Les Malgaches aiment, décidément, la fête. La preuve, ils sont en train de reconduire à la présidence de la République, l’ancien disc-jockey, Andry Rajoelina, qui dirigea le pays pendant quatre ans de 2009 à 2014, après l’éviction du patron de Tiko. En effet, il a pris l’avantage sur ce rival de toujours, Marc Ravalomanana, dans la course à l’élection présidentielle à Madagascar, selon des résultats partiels, dans un climat tendu par les accusations de fraudes que se renvoient leurs deux camps.
Un décompte provisoire communiqué, vendredi, 21 décembre, par la Commission électorale (CENI), après dépouillement de près de 1,7 million de bulletins de vote, sur près de 10 millions d’électeurs inscrits, créditait Andry Rajoelina de 54,85% des suffrages, nettement, devant Marc Ravalomanana avec 45,15%.
La publication de ces premières tendances significatives intervient alors que les deux candidats ont proclamé leur victoire, dès le soir du second tour.
« Le changement arrive demain et, dès aujourd’hui, vous pouvez dire que +Dada+ (Papa, son surnom) est élu », avait lancé, mercredi, 19 décembre, Marc Ravalomanana, devant ses partisans réunis à Antananarivo.
« C’est le 13 (son numéro sur la liste des candidats) qui mène dans tout Madagascar », avait asséné, en retour, Andry Rajoelina : « Je suis persuadé de remporter une victoire, mais on va attendre les résultats officiels » (notre photo).
Au premier tour, l’ex-publicitaire et disc-jockey, 44 ans, avait, déjà, viré en tête avec 39,23% des voix. Marc Ravalomanana, 69 ans, qui a fait fortune à la tête du groupe laitier, Tiko, le talonnait avec 35,35%.
Depuis la tenue du deuxième tour, les camps des deux protagonistes s’accusent mutuellement d’avoir triché.
Avant même le second tour, Marc Ravalomanana avait mis en garde contre la circulation de « fausses cartes d’identité et fausses cartes d’électeurs ».
Jeudi matin, l’ex-chef de l’Etat a haussé le ton en dénonçant des « fraudes massives ». « Je commence à être inquiet. Je n’accepterai les résultats que s’ils correspondent à la réalité, sinon, je déposerai un recours », a-t-il mis en garde.
Conforté par les premiers scores publiés, l’entourage d’Andry Rajoelina a répondu en accusant, à son tour, celui de son adversaire de « manipulations ».
« S’ils disent avoir constaté des fraudes, je les encourage à utiliser les voies de recours prévues par la loi », a répondu l’ancien ministre, Hajo Andrianainarivelo. « Nous avons fait un grand pas vers la victoire, les urnes ont parlé une bonne fois pour toutes ! ».
Le chef de la mission des observateurs de l’Union européenne (UE) a affirmé vendredi n’avoir pas constaté les irrégularités signalées par les candidats.
« Les Malgaches ont voté dans une atmosphère pacifique lors d’un scrutin transparent et bien organisé », s’est réjoui Cristian Preda devant la presse.
« Avant même le premier tour les candidats ont parlé de fraude massive, nous ne les avons pas constatées sur le terrain (…).

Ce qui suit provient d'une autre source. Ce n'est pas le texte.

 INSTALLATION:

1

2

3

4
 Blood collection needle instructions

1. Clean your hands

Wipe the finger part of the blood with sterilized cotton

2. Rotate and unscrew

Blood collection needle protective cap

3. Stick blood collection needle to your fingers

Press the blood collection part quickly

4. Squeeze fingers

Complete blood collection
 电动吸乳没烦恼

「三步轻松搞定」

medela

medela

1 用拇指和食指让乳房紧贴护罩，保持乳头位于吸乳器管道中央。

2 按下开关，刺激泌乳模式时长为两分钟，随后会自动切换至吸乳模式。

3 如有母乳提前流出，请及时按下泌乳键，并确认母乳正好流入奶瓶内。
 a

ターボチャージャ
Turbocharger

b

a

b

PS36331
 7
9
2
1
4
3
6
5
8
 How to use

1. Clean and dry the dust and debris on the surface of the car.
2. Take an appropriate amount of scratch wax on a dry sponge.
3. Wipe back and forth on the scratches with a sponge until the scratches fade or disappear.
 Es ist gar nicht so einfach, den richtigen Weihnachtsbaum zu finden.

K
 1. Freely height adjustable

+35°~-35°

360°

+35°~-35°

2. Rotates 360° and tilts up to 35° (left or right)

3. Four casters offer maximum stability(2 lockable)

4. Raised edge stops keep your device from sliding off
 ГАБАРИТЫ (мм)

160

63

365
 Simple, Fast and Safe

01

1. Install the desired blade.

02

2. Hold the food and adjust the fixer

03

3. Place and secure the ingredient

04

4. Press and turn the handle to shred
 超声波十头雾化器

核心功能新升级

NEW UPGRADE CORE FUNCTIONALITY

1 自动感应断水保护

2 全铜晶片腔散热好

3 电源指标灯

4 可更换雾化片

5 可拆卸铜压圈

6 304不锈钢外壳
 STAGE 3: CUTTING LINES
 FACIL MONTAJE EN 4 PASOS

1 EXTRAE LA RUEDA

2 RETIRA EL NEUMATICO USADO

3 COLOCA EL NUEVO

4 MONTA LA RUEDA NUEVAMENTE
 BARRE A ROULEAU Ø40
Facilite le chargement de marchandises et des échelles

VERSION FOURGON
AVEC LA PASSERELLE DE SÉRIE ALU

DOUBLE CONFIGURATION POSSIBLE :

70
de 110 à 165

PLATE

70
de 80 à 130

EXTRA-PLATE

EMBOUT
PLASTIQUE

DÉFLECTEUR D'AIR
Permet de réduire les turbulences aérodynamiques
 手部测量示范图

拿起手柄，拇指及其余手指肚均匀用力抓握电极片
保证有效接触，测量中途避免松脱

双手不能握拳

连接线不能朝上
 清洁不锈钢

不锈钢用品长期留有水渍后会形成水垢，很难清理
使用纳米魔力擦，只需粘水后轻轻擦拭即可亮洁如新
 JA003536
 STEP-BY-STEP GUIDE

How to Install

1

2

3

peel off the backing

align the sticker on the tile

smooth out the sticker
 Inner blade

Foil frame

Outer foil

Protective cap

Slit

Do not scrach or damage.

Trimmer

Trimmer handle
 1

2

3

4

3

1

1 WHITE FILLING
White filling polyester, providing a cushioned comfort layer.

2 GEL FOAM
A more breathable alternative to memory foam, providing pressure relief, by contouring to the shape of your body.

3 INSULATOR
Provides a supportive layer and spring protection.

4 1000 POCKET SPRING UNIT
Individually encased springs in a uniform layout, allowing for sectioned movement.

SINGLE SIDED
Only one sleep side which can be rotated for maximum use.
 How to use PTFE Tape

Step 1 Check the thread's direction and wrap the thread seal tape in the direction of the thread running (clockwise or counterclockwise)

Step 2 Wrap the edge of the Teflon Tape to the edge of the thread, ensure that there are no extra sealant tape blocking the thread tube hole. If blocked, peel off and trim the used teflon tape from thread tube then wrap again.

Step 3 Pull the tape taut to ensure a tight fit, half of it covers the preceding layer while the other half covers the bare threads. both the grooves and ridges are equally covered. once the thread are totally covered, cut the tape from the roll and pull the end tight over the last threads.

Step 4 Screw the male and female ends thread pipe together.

Il faut leur dire, si vous les voyez, que la campagne est finie », a-t-il ajouté. « J’espère que le calme viendra une fois que les résultats seront très clairs ».
Tout au long de la campagne électorale, les échanges ont été vifs entre les deux ex-chefs de l’Etat et leurs partisans, dont les rancunes remontent à la crise de 2009.
L’animosité entre les deux hommes ne date pas d’aujourd’hui. Elu en 2002, M. Ravalomanana avait été obligé de démissionner sept ans plus tard face à une vague de manifestations violentes fomentées par M. Rajoelina, alors maire d’Antananarivo.
Ce dernier avait ensuite été installé par l’armée à la tête d’une présidence de transition qu’il a quittée en 2014.
Les deux hommes avaient été privés de revanche en 2013, interdits de candidature à la faveur d’un accord de sortie de crise validé par la communauté internationale.
Depuis des semaines, leur duel aux airs de règlement de comptes a occulté le débat sur l’insécurité, la corruption et surtout la pauvreté du pays, un des moins avancés sur le continent africain et dans le monde.